Required task
Could you lay out the part of the items that opens with the line containing "At what distance is the" and closes with the line containing "What physical distance" as a JSON list of strings, one string per line, with both ends included and blank lines dropped? Leave the pictures out of the answer.
-------- Extracted entries --------
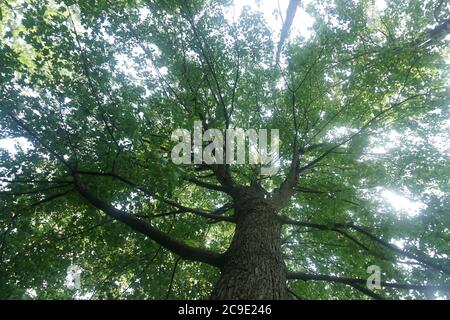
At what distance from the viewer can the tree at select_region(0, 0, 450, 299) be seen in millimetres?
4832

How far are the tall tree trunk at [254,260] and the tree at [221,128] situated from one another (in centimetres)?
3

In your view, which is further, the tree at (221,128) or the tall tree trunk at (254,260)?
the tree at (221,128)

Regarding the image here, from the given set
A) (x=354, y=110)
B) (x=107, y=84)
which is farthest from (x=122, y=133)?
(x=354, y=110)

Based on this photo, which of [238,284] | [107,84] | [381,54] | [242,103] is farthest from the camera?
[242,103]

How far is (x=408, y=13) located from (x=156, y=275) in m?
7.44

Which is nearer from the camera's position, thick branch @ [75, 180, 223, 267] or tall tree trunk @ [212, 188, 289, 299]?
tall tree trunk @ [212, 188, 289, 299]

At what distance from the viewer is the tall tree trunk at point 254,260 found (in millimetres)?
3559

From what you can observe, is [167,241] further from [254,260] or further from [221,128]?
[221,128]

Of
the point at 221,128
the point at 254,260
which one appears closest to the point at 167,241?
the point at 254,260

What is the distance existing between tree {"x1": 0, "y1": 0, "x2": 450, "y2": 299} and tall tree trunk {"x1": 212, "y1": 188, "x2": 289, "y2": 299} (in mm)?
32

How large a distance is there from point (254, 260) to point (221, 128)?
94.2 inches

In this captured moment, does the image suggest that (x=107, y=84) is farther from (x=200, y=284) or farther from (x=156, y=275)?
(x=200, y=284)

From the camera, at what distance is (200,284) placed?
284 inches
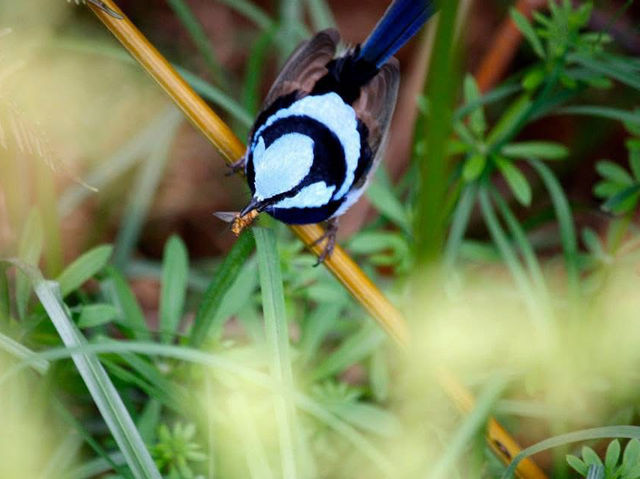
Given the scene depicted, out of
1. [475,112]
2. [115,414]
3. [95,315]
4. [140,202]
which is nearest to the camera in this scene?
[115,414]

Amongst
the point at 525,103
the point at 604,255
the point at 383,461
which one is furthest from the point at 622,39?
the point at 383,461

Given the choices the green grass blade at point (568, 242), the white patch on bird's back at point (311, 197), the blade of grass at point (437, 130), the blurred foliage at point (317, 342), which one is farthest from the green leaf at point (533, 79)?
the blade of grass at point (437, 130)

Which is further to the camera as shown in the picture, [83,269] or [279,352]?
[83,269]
--------
-------- Extracted entries --------
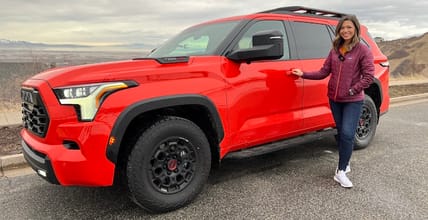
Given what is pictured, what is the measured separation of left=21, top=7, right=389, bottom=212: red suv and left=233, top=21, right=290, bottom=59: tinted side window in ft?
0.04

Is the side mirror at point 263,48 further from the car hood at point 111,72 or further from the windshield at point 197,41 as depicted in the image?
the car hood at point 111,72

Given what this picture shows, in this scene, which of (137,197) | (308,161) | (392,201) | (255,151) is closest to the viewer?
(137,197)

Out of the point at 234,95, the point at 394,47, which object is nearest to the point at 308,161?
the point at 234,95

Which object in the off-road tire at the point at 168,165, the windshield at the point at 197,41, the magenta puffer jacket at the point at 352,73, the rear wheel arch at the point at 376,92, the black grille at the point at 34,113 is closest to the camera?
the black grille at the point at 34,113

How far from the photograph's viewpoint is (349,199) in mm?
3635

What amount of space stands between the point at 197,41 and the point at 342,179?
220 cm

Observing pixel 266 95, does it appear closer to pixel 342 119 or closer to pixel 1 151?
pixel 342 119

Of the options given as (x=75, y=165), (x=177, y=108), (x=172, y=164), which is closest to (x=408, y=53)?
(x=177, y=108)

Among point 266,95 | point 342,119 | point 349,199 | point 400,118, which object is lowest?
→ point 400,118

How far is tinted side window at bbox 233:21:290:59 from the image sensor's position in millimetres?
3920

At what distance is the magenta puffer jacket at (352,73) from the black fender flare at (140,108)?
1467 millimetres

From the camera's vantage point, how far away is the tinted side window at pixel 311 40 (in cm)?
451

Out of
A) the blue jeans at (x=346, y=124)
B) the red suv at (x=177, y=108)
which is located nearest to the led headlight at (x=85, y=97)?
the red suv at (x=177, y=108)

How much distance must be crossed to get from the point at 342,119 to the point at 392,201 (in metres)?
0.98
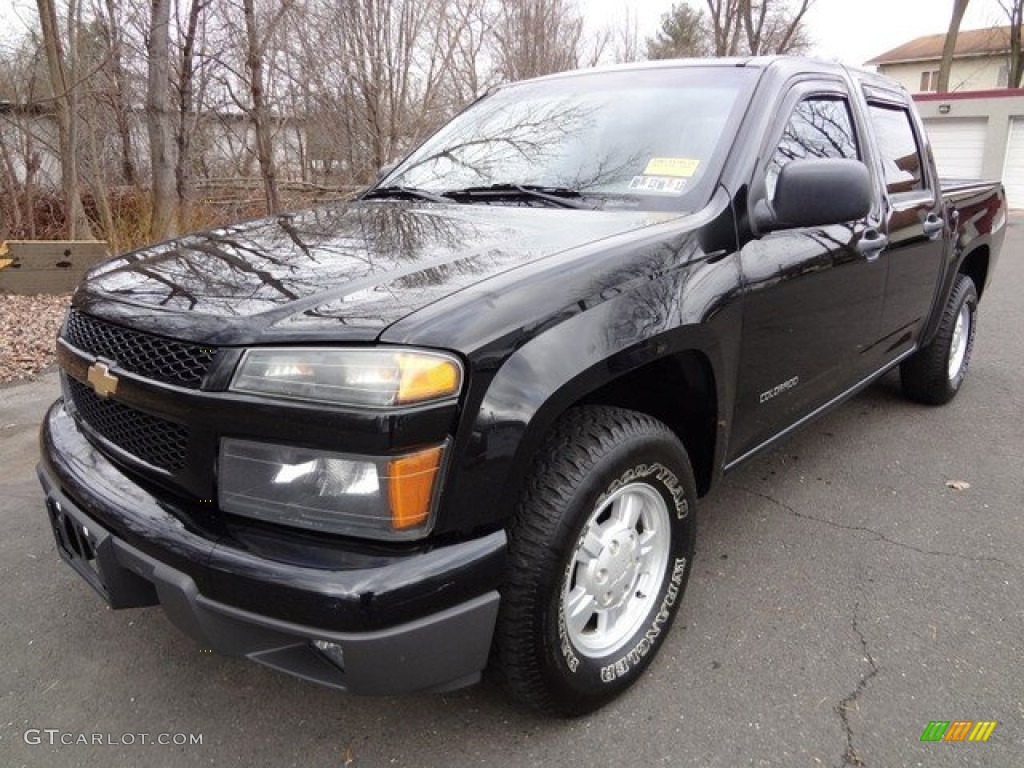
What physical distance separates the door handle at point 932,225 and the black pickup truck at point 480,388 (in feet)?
--------
Exercise answer
[
  "At what distance is the magenta puffer jacket at (352,73) from the black fender flare at (140,108)?",
  "1467 millimetres",
  "From the camera's vantage point, how far away is the tinted side window at pixel 311 40 (in cm)?",
  "451",
  "Out of",
  "A) the blue jeans at (x=346, y=124)",
  "B) the red suv at (x=177, y=108)",
  "which is located nearest to the led headlight at (x=85, y=97)?",
  "the red suv at (x=177, y=108)",
  "How much distance must be crossed to get from the point at 342,119 to the point at 392,201 (in metres)?",
  "0.98",
  "What physical distance separates the door handle at point 932,225 and the black pickup truck at point 480,388 (in feet)?"
]